Listed entries:
◇ ◇ ◇ ◇

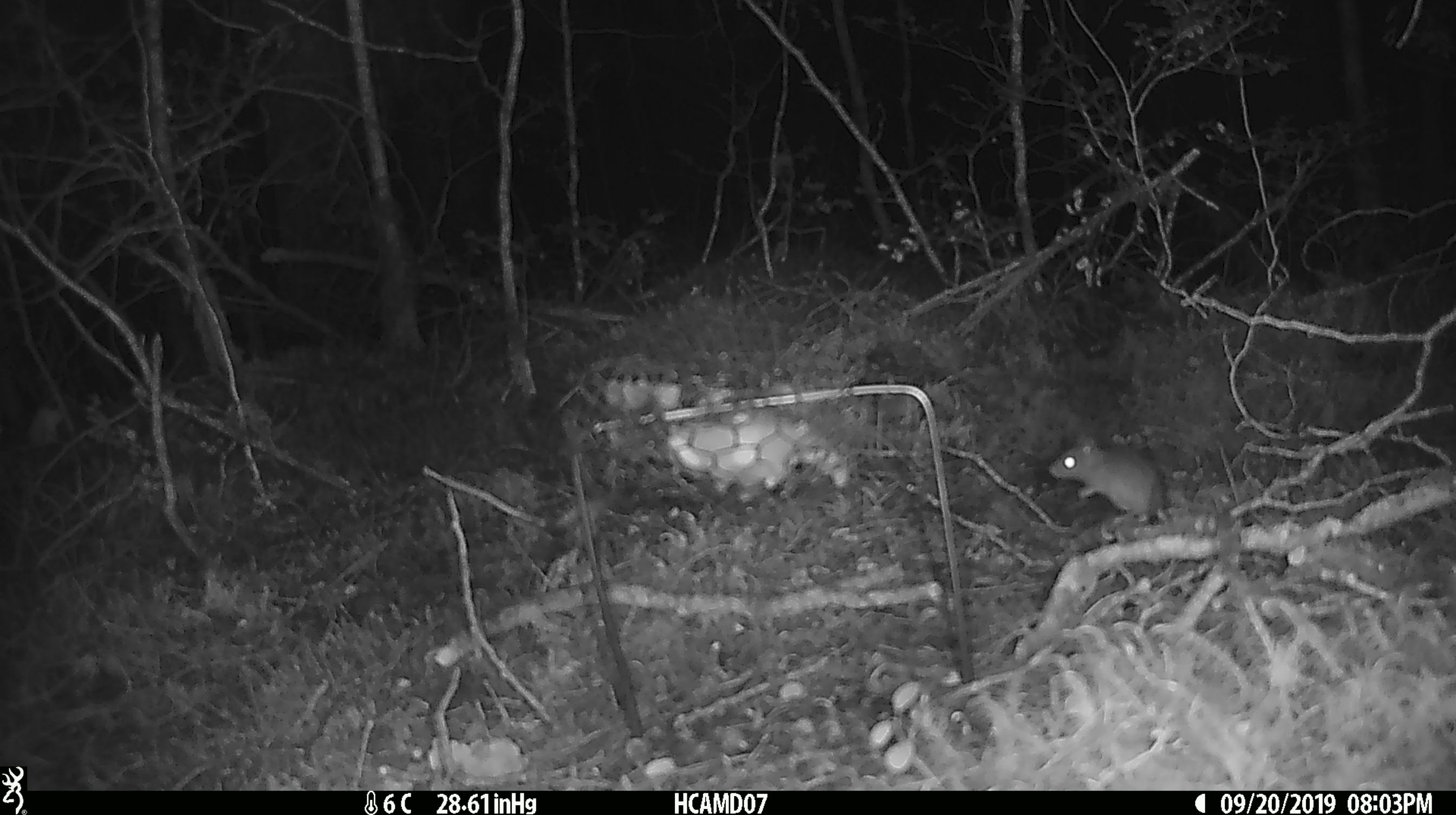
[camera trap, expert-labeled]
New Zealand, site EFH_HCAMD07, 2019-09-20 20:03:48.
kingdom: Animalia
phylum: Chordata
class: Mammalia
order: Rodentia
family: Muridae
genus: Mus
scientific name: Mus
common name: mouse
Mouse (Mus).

◇ ◇ ◇ ◇

Your assignment:
Output, unchanged, only the lines from the one that holds "New Zealand, site" through the last line of the material above.

Answer for this exercise:
New Zealand, site EFH_HCAMD07, 2019-09-20 20:03:48.
kingdom: Animalia
phylum: Chordata
class: Mammalia
order: Rodentia
family: Muridae
genus: Mus
scientific name: Mus
common name: mouse
Mouse (Mus).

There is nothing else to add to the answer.